'Supreme' Dunguib has bookies running scared
Published 13/02/2010 | 05:00
THERE was a good atmosphere in the betting ring at Leopardstown on Sunday, with Dunguib obviously the star attraction before he heads off to represent Ireland at Cheltenham.
He may have clipped one or two hurdles along the way but to see him come up the rise after the last with Brian O'Connell almost motionless was breathtaking; and the layers were quick to react by cutting him into 5/6 for the Supreme Novices' Hurdle.
Later on, I had to laugh to myself as one seasoned on-course bookmaker tried to pay out winnings to a queue of Spanish students, all of whom had backed Dunguib with €2 each. After handing a couple of them some coppers, he grumpily told the rest of them to "go away and come back after racing" as he tried to get Agus A Vic into the satchel at 4/6 from the bigger punters.

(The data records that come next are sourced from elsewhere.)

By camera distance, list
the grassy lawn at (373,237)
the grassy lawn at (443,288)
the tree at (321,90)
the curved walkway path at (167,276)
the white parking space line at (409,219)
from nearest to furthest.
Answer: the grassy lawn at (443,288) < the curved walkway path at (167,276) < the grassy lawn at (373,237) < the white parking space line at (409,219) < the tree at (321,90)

"So much for Irish hospitality," I joked. "Irish hospitality me arse," he said. "I've just done my brains on Joncol, and need to get as much back as I can on this jolly." Business is business -- in fairness, he paid the Spaniards out on Dunguib with a smile on his face when Agus A Vic could only manage third.
So is Dunguib too short for the festival at 5/6? It's hard to say really but let me put it another way: If you think his chances of finding himself in the winners circle after the race are greater than 55pc (as those odds suggest), then you should have a bet. It's as simple as that really and there's no need to over analyse the situation. People have all sorts of rules about not backing below certain odds but value can be found at all ends of the sphere.
Last week wasn't the greatest for this column with Cooldine getting chinned and Free World coming third -- but we're still a few quid in the black for 2010 and I'm hoping to continue to build the Cheltenham betting pot each week as the festival gets ever closer.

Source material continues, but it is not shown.